**Check your understanding:**
a - In the passage about the 1908 film For the Term of His Natural Life, which number Australian feature was the film?
b - Mark each statement (i), (ii), (iii) yes or no against the passage about the 1908 film For the Term of His Natural Life, quoting the words that decide it. (i) The 1908 film kept the novel's tragic ending. (ii) The 1927 version was a television mini-series. (iii) The 1908 film was adapted straight from the novel, with no stage version in between.
c - Write a continuation of the passage about the 1908 film For the Term of His Natural Life, starting after its last sentence.

**Provided text:**

For the Term of His Natural Life is a 1908 Australian silent film based on the 1874 novel by the same name by Marcus Clarke. The film is an adaptation of MacMahon's stage adaptation of the novel.

It was the fourth Australian feature ever made and is considered a lost film.

The 1908 film was the first screen adaptation of Clarke's novel, which was also later filmed in 1911, as a silent film known as "The Life of Rufus Dawes", 1927, again as a silent film (the most expensive produced in Australia to that time) and 1983, as a television mini-series.

Synopsis
The film's plot was a collection of highlights from the novel, such as 
"The Convict Mutiny in the 'Malabar'", 
"The Burning of the 'Hydaspes'", 
"The Murder on Hampstead Heath", 
"The Solitary of Grummet Island", and 
"The Life and Death Struggle Between Gabbett and his Famished Escapees". 
The movie kept the tragic ending of the novel, with Rufus Dawes and Sylvia perishing in a storm after Reverend North had helped Dawes escape.

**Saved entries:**
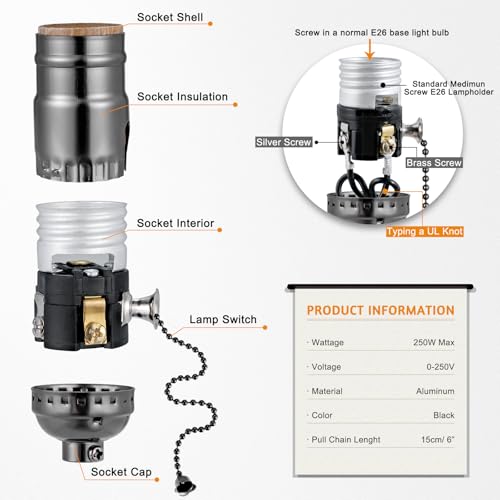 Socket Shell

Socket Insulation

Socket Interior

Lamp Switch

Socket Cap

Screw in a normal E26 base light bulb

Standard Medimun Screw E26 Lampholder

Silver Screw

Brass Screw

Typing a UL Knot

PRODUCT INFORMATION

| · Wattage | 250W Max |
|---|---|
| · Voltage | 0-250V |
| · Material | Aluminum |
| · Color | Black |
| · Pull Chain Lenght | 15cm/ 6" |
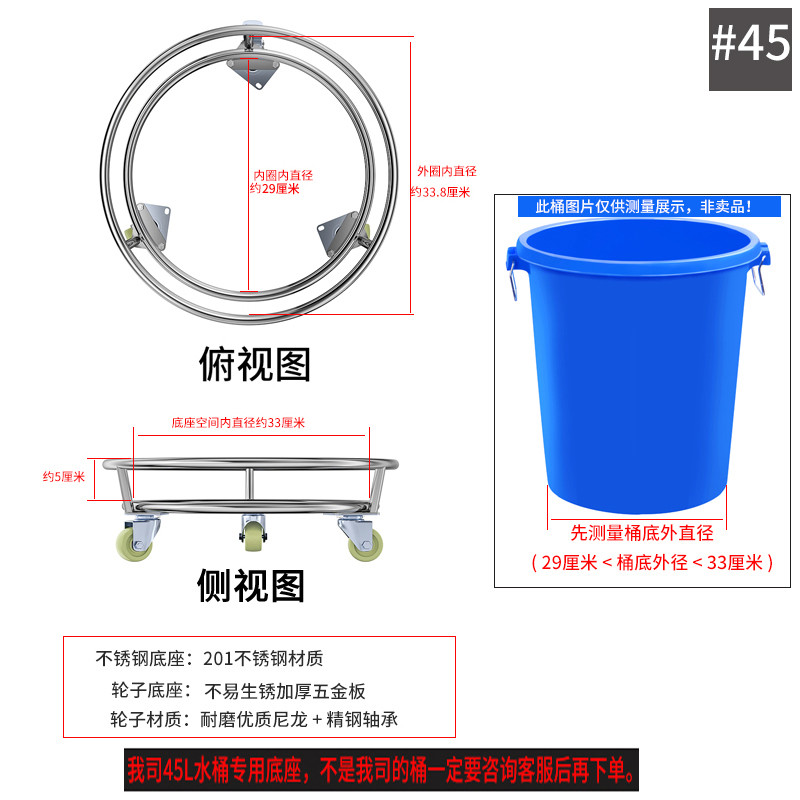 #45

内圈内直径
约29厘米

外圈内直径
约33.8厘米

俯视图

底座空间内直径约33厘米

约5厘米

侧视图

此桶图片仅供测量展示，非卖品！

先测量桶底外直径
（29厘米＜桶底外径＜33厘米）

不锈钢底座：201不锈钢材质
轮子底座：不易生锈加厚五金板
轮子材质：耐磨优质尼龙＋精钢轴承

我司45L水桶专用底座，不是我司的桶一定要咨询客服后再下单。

* * *

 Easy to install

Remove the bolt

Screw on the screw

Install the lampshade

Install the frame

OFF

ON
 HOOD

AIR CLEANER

...

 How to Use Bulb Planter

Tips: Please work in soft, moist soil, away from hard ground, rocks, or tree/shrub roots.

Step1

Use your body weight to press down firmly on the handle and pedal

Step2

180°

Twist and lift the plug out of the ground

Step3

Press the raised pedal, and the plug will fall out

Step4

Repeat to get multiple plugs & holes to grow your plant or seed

**Answers for this exercise:**
a - It was the fourth Australian feature ever made.

b -
(i) Yes: "The movie kept the tragic ending of the novel"
(ii) No: "1927, again as a silent film"
(iii) No: "The film is an adaptation of MacMahon's stage adaptation of the novel."

c -
Cast
Martyn Keith as Rufus Dawes
Rosie Knight Phillips as Sylvia Vickers
Mrs Barry Lane as Mrs Vickers
Frank Kenn as Lord Bellasis
Augustus Neville as Gabbett
Roland Conway as Reverend North
Mr Jerdan as Reverend Meekin
Fred Francis as Lieutenant Frere
Charles Morse as Jemmy Vetch

Production
The MacMahon brothers, James and Charles MacMahon, had enjoyed success producing a version of the novel on stage, and allocated a considerable budget for the movie, including a shooting schedule of eight weeks and location work in Port Arthur. The scene involving the burning of a sailing ship was staged with a model ship in a tank.

Reception
Based on a popular stage adaptation of the novel, the movie was a big success at the box office, running for eight weeks in Sydney at Queens Hall in 1908. It played in cinemas on and off until World War I. Screenings were usually accompanied by an actor, who would provide descriptive commentary to what was on screen.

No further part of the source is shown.